Abstract
Blood testing has been used as an essential tool to diagnose diseases for decades. Recently, there has been a rapid developing trend in using Quantitative Phase Imaging (QPI) methods for blood cell screening. Compared to traditional blood testing techniques, QPI has the advantage of avoiding dyeing or staining the specimen, which may cause damage to the cells. However, most existing systems are bulky and costly, requiring experienced personnel to operate. This work demonstrates the integration of one QPI method onto a smartphone platform and the application of imaging red blood cells. The adopted QPI method is based on solving the Intensity Transport Equation (ITE) from two de-focused pupil images taken in one shot by the smartphone camera. The device demonstrates a system resolution of about 1 μm, and is ready to be used for 3D morphological study of red blood cells.
Introduction
Blood sample test and analysis plays an extremely important role in diagnosis of many diseases.
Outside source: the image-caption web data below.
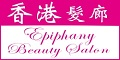 Epiphany Beauty Salon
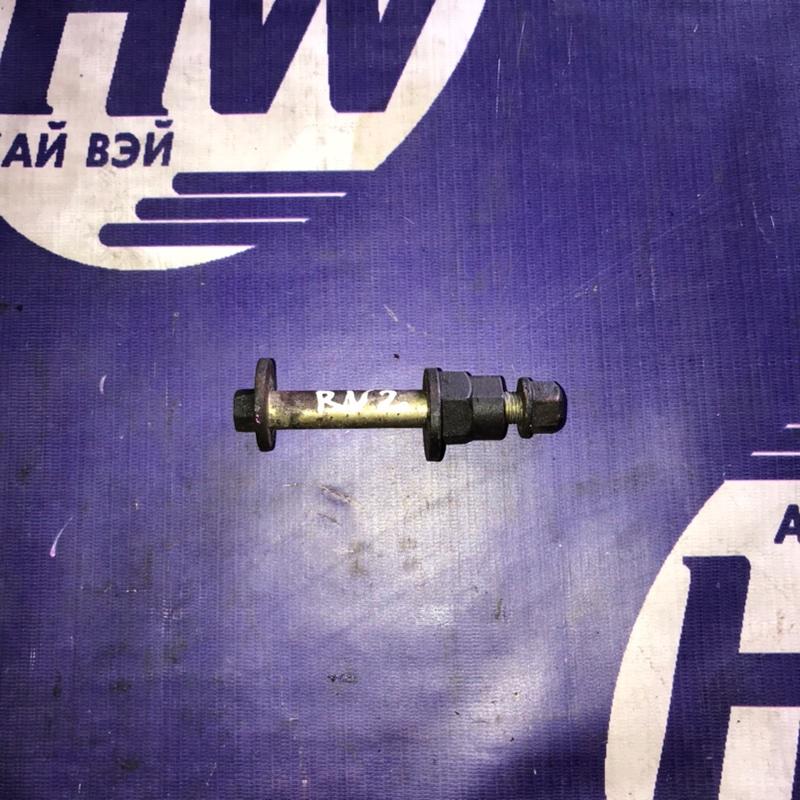 Эксцентрики Honda Stream RN2 D17A задние (б/у)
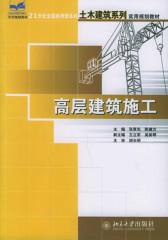 高层建筑施工(仅适用PC阅读)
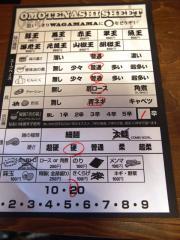 ラーメン凪 豚王 大宮店 (13)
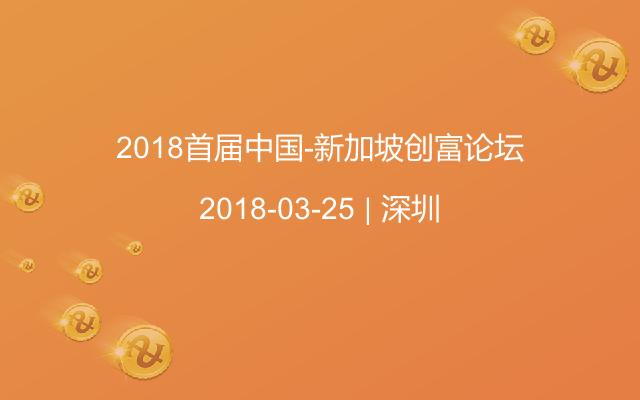 2018首届中国-新加坡创富论坛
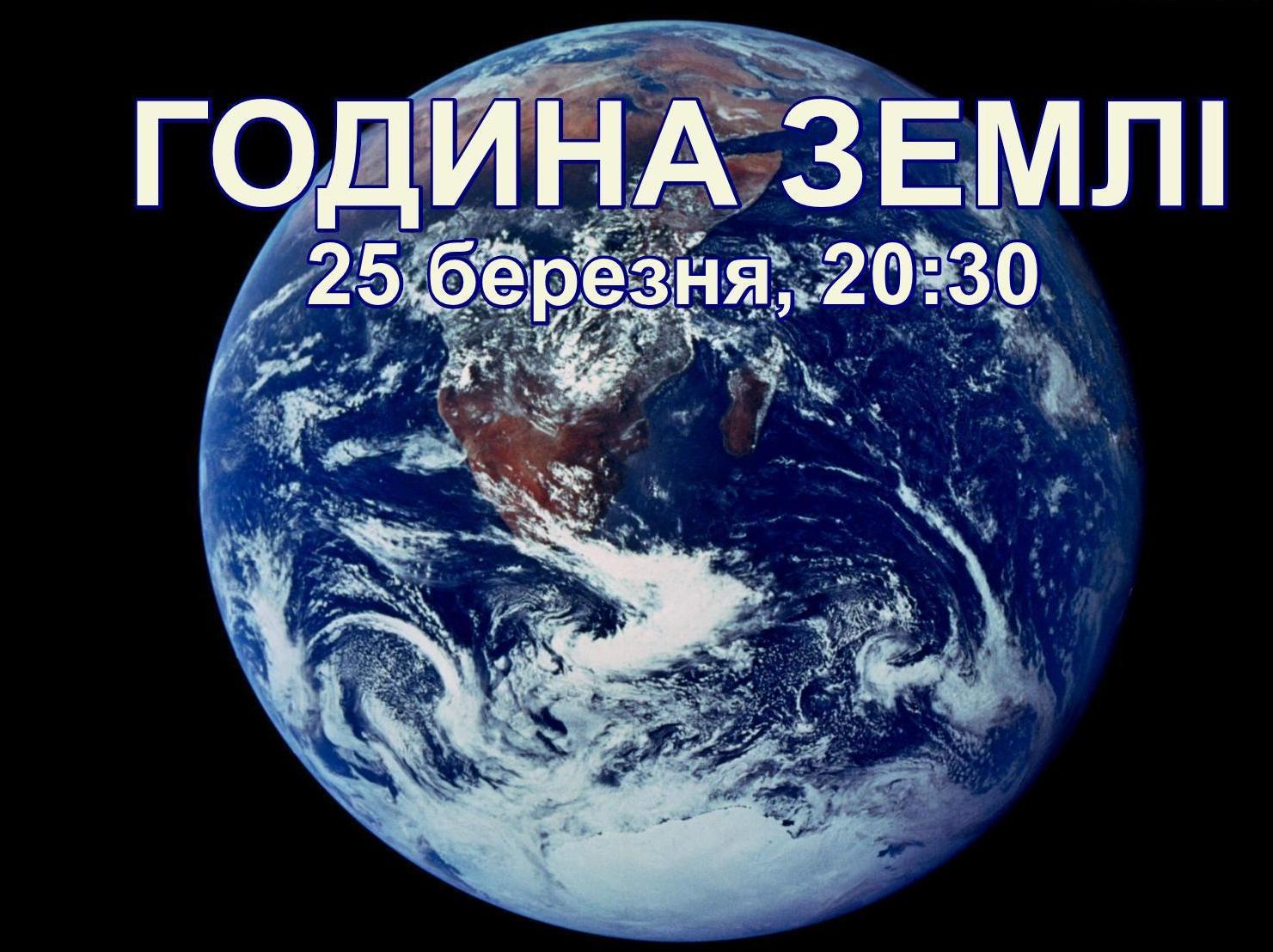 О 20.30 люди по всьому світу вимкнуть світло на одну годину – Годину Землі, щоб показати необхідність об'єднаних дій для збереження природи нашої планети.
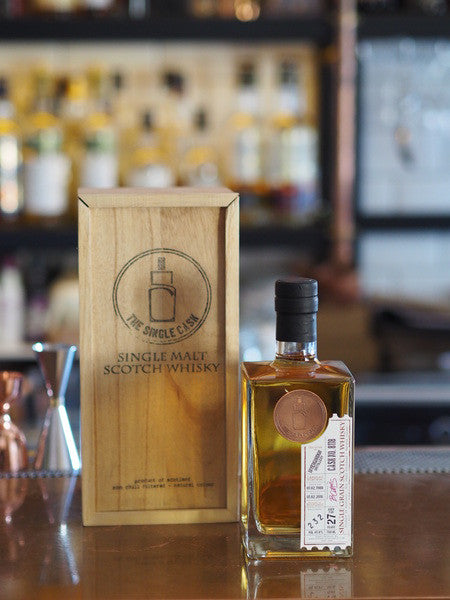 Whisky Review No.34 - The Single Cask Whisky Bar Singapore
However, conventional blood testing technologies usually rely on large-scale, heavy-duty and expensive optical instruments, as well as trained physicians to operate them. Additionally, preparing blood samples for these tests often involves staining or dyeing the blood smears, which makes the procedure more complicated. In many developing countries and rural areas, it is very common that the absence of both the equipment and well-trained expertise limits the availability of blood tests. Even in more developed areas, blood tests are also prevented from the general public’s daily usage for healthcare purposes. As such, more compact, easy-to-use and cost-effective devices are highly desirable. These devices could be a solution to the emerging needs of blood tests in less developed areas of the world, or as point-of-care systems to perform rapid tests for patients who live in more developed regions.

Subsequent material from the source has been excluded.